**COMPLETE THE FOLLOWING**.
a – What four things did Goetz take on during the pandemic, according to the article about Amanda Goetz? List each one.
b – In the article about Amanda Goetz, how many times did she end up in the hospital in one week while raising capital for House of Wise?
c – What caused Goetz's severe burnout, according to the article about Amanda Goetz? Answer in one or two sentences.

Earlier in her career, Amanda Goetz viewed her unrelenting determination as a “badge of honor.”
“I always took it as a sign of pride that I could push myself,” she says.
Goetz, 39, is a longtime marketing executive and two-time startup founder, as well as the creator of “Life’s A Game,” a popular newsletter for aspiring multi-hyphenates.
During the pandemic, Goetz kicked her career ambitions into high gear: she left her corporate job and built her second startup, CBD-based product company House of Wise, all while navigating a difficult divorce and solo-parenting her three small children.
From the outside, Goetz was thriving, but juggling all of her responsibilities with no breaks caused severe burnout, she says.
While raising capital for House of Wise, Goetz ended up in the hospital twice in one week from what she later learned were panic attacks.
“You can handle a lot, until your body just says ‘no,'” she says.
That was a pivotal moment for Goetz: “I realized that you can have it all, just not all at once, and I needed to shift things around and reprioritize my life.”
Finding time for “proactive rest”
Goetz describes her previous attitude toward work as “toxic grit,” which she defines as “hustle without intention.”
“So many of us, especially as ambitious people, are running towards these goals with no checkpoints to understand if that’s even still something we want,” she says.

**MATERIAL PROVIDED**.
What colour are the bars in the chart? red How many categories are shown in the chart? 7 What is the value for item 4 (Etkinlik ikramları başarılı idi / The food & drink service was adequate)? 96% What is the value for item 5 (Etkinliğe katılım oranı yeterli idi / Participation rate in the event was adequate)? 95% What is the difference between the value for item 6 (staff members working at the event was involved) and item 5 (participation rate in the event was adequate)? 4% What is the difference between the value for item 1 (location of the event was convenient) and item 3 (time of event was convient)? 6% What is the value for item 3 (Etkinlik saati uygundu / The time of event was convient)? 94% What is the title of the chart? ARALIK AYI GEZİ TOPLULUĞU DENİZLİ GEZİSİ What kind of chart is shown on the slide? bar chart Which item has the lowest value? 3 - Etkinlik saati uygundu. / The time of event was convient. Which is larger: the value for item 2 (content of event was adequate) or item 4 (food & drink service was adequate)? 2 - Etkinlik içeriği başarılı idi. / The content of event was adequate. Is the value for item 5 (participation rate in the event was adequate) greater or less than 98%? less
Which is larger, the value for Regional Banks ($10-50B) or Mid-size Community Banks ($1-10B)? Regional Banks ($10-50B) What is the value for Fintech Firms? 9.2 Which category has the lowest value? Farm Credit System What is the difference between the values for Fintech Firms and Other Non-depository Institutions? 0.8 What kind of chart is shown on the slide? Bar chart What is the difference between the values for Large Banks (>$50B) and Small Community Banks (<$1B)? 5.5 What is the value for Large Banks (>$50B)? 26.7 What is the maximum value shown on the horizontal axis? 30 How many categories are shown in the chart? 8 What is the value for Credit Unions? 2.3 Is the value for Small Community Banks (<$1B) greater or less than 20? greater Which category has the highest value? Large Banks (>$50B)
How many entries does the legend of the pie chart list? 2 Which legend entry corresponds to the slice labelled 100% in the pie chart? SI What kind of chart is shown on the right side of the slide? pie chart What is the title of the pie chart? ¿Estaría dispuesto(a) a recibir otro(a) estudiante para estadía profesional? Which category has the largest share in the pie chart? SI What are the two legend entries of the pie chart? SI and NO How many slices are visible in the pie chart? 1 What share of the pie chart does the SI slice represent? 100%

**ANSWERS PROVIDED**.
a –
- She left her corporate job.
- She built her second startup, House of Wise.
- She navigated a difficult divorce.
- She solo-parented her three small children.

b – Twice.

c – Her burnout came from juggling all of her responsibilities with no breaks. During the pandemic those responsibilities included building a startup, going through a divorce, and raising three children on her own.